We are often reminded about the beneficial effects exercise has on our physical body and health, how it can increase our aerobic capacity, helps lower blood pressure, increases muscle mass and improve our physique.
It also important to stress the effects exercise can have on our mental and emotional health.
Personal training with physical activity has a remarkable effect on our emotional well being by reducing stress and anxiety and does not only treat depression but can also prevent it.
When we exercise our Stress hormone cortisol is decreased and endorphins are increased.
Endorphins are a chemical that interacts with the receptors in your brain and reduces your perception of pain; they are the body’s natural painkiller as they naturally block pain signals produced by the nervous system.
They work the same way as drugs like morphine and codeine but with out the side effects and risk of addiction and dependency.
1 in 4 people will experience some kind of mental health problem in the course of a year, yet not everyone seeks treatment, as most of us believe it is a weakness or simply put it down to personal reasons. Which is simple not true.
There is lots of research and studies to support the benefits of exercise in mental health patients, and UAE doctors now prescribe exercise as a regular treatment for depression and anxiety.

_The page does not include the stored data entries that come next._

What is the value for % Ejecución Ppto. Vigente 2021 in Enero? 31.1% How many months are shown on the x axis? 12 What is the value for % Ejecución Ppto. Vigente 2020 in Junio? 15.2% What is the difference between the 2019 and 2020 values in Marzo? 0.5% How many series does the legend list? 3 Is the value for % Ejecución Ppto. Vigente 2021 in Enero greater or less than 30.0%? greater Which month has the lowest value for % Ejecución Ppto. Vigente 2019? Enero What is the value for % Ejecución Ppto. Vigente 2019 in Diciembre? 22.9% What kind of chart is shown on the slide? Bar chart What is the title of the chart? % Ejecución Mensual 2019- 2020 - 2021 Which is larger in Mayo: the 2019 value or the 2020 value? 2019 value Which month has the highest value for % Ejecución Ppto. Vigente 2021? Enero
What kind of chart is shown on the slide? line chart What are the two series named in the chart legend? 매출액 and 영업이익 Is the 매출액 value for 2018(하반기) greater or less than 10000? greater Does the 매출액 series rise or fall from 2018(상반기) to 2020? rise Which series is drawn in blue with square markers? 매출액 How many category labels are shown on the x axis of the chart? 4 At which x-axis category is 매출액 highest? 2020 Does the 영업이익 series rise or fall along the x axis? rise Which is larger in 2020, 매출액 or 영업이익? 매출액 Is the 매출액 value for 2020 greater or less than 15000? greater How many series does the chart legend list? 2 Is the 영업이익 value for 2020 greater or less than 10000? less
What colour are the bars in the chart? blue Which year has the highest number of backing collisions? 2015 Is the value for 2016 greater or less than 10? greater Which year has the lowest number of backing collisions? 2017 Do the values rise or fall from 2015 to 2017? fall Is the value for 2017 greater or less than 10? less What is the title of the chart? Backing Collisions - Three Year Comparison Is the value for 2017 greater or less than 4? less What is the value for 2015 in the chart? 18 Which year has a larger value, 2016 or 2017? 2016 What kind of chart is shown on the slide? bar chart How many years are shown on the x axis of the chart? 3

There are Many success stories and articles on people who have over come anxiety and depression after turning to exercise, they talk about how their mood lifts giving them more energy and motivation, it gives them a feeling they just cant explain, and over all helps them to have a more positive outlook on life.
Studies show to maximize Endorphin try exercise that gets your heart rate up.
Athletes experience high amount of endorphin’s during strenuous exercise, this allows them to go beyond physical pain and limitations.
This does not mean we have to go out and train like an athlete but it does help us to understand why people stick to regular exercise not because they are super human or machines. They stick to it because of the feeling they get after a work out or a good run.
It is the chemicals that are released is that keep us coming back for more.
Recommended exercise guidelines for people with depression is 30 minute of aerobic activity 5 X per week. This can be split up over the course of a week but should add up to 150 minutes of moderate intensity.
This can be difficult to reach when suffering form depression, as anxiety uses up lot energy, and people who suffer from depression feel trapped in their own minds.
- Set yourself realistic and achievable goals.
- Try to find activities you enjoy, this could be gardening or walking the dog.
- Plan your exercise around times you feel less stressed and have more energy.
- Workout with a friend and in an environment you feel comfortable in.
- Gradually build exercise into your daily routine and understand it is not a temporary measure but a lifestyle change.